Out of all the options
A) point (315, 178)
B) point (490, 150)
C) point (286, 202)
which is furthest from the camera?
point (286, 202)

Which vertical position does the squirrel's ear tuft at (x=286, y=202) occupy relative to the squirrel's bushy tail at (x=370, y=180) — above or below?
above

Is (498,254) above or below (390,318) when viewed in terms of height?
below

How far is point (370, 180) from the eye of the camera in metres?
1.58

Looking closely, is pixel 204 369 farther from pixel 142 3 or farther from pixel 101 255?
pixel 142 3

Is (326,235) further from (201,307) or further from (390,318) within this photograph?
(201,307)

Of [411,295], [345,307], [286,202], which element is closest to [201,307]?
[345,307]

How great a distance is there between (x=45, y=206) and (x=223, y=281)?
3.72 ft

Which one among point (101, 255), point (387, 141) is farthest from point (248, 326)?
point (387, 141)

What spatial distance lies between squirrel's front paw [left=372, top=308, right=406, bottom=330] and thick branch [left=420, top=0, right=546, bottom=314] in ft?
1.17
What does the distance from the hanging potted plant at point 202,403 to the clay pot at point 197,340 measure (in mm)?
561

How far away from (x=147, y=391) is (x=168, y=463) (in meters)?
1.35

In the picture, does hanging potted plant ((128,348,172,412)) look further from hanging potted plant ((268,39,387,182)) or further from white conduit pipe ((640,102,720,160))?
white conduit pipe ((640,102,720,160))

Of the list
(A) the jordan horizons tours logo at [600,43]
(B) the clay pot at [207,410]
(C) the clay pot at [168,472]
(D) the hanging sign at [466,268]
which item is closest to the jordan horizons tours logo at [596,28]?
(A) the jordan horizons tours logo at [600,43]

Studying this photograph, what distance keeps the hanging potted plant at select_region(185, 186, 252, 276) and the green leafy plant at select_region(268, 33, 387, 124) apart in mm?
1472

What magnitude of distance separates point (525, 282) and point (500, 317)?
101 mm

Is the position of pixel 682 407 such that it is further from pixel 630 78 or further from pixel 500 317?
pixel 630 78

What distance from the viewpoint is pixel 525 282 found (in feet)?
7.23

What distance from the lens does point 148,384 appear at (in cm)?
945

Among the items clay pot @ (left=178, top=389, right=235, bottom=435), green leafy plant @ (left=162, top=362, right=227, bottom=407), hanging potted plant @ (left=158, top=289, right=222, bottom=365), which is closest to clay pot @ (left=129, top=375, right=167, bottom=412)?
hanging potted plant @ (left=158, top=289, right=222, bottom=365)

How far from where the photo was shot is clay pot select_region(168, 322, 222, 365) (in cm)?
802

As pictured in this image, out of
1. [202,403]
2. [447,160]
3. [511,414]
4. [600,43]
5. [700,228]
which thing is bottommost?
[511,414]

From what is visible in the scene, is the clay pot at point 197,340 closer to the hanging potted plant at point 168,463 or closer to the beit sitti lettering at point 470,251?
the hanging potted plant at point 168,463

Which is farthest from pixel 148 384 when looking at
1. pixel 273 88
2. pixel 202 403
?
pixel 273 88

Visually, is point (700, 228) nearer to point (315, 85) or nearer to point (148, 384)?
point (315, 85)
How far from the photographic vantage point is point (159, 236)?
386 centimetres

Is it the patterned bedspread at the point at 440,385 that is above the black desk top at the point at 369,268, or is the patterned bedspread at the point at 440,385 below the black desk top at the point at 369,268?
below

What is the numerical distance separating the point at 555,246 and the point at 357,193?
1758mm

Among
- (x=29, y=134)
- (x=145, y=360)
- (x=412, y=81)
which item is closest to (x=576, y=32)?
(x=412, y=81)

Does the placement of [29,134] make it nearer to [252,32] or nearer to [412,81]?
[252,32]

_WORK TO BE COMPLETED:_
Exactly and only the lines from the line containing "How far from the" through the last line of the entries should be copied, both ends included.

_THE RESULT:_
How far from the photographic vantage point is point (159, 236)?
386 centimetres

Is it the patterned bedspread at the point at 440,385 that is above the black desk top at the point at 369,268, or is the patterned bedspread at the point at 440,385 below the black desk top at the point at 369,268?
below

What is the numerical distance separating the point at 555,246 and the point at 357,193?
1758mm

Among
- (x=29, y=134)
- (x=145, y=360)
- (x=412, y=81)
which item is closest to (x=576, y=32)?
(x=412, y=81)

Does the placement of [29,134] make it nearer to [252,32] or nearer to [412,81]?
[252,32]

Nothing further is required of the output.